┌──

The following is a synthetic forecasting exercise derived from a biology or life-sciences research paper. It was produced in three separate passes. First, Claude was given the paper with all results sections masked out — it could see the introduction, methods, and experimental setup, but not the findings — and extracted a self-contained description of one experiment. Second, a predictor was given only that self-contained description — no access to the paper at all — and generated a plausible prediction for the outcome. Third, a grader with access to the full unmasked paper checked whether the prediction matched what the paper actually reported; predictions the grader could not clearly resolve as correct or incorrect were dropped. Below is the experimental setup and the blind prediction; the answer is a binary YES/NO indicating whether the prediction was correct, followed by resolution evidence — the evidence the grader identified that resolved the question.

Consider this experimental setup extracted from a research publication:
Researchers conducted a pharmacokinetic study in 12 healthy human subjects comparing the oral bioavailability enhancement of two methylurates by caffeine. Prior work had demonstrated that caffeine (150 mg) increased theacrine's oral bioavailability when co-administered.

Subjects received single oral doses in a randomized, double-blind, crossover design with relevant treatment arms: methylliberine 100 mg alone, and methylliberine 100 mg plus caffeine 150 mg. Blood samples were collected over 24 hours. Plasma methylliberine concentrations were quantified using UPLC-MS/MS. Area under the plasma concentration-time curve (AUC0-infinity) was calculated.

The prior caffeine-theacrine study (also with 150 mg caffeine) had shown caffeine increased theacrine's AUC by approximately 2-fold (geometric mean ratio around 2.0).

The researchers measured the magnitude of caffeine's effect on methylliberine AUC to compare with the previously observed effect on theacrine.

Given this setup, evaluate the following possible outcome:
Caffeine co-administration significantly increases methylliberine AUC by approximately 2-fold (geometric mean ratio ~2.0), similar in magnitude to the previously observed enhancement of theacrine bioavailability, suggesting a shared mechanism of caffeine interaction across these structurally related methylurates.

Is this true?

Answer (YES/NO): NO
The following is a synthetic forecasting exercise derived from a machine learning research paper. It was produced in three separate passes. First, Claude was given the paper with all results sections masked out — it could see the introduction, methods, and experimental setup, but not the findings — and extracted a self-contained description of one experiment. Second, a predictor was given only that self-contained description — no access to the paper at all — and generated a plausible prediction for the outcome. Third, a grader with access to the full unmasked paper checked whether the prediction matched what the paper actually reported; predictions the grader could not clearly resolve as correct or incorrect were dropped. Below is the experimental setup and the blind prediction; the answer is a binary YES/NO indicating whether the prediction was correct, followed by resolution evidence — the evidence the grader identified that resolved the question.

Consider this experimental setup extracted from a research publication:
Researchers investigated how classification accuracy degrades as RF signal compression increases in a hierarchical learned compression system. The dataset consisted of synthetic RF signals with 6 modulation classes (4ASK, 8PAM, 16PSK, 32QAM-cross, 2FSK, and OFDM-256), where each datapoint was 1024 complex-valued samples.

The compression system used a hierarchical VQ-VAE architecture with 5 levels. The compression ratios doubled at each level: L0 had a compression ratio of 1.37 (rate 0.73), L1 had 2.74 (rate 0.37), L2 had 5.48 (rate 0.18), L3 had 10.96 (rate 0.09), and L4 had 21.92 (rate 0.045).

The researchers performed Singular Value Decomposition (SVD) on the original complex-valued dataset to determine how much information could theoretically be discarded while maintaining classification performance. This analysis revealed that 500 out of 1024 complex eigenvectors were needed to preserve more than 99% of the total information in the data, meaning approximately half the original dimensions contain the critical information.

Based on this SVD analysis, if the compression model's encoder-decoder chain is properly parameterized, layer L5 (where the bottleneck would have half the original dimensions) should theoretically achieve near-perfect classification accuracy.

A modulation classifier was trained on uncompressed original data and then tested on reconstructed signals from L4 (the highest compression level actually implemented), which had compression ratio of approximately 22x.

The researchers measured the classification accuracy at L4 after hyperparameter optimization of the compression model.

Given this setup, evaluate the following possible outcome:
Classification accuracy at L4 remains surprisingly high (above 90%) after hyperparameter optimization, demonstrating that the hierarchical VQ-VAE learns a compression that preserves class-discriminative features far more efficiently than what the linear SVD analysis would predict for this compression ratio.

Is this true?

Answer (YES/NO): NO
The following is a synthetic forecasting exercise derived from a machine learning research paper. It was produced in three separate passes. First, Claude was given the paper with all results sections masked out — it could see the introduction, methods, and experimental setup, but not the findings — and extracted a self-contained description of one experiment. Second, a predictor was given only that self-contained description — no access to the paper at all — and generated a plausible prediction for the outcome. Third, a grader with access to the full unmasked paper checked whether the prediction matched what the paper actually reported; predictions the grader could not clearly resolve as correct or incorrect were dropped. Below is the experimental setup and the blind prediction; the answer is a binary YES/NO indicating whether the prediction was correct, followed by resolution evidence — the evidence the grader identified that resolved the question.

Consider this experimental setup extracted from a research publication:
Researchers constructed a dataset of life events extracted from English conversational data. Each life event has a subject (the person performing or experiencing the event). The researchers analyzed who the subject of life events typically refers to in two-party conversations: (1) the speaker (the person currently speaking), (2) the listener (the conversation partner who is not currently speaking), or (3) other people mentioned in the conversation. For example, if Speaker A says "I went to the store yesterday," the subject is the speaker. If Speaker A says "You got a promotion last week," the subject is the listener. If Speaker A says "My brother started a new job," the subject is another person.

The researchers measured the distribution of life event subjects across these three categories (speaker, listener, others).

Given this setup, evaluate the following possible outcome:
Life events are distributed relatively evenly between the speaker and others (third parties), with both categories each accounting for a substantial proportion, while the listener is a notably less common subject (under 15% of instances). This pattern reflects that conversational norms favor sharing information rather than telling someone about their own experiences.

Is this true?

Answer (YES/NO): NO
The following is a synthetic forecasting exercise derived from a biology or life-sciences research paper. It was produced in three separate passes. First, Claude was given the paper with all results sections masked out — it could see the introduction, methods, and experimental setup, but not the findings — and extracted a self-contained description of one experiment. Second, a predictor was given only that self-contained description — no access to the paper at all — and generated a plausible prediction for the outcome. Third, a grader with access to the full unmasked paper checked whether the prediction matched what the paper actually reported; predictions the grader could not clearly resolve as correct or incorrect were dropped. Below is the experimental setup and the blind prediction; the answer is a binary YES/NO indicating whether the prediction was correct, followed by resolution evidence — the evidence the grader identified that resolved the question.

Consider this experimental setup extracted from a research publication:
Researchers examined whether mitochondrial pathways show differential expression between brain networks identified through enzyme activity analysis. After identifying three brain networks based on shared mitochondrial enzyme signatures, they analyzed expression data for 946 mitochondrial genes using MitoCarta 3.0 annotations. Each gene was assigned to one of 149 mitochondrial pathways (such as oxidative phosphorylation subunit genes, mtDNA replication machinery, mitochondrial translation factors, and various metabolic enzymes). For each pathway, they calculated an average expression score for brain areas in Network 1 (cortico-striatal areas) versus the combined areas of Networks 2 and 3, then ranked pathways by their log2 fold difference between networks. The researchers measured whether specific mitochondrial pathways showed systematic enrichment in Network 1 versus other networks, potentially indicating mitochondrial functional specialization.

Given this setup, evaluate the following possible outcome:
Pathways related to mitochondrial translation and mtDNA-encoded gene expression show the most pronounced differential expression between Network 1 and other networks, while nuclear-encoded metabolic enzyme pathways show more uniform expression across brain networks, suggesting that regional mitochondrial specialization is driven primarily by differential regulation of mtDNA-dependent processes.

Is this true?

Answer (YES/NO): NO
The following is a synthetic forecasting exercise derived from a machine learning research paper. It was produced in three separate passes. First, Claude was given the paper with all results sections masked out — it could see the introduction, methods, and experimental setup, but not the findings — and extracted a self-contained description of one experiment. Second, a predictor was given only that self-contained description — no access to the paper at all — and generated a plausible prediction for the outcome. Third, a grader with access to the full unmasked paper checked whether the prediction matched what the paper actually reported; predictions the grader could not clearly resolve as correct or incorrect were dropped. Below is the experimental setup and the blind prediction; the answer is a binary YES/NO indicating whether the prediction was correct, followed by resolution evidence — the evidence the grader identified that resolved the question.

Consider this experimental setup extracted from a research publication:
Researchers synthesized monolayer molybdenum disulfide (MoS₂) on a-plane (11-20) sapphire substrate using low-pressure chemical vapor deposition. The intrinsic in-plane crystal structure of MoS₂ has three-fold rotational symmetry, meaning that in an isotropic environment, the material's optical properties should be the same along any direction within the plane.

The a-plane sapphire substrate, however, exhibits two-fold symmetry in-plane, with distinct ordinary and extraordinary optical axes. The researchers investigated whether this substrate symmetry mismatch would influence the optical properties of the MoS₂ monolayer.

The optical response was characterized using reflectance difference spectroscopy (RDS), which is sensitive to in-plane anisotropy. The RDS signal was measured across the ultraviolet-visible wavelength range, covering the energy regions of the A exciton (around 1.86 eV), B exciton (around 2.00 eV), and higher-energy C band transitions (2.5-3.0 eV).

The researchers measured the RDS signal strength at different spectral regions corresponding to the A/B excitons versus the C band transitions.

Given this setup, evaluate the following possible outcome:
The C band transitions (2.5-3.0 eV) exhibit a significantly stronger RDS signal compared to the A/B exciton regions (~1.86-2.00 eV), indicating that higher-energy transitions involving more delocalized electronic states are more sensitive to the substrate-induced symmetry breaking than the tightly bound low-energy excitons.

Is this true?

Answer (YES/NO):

└──

◆ What to produce
Your answer should be a single number: the count of lines in the listing that hold "categories".

◆ Output of the task
2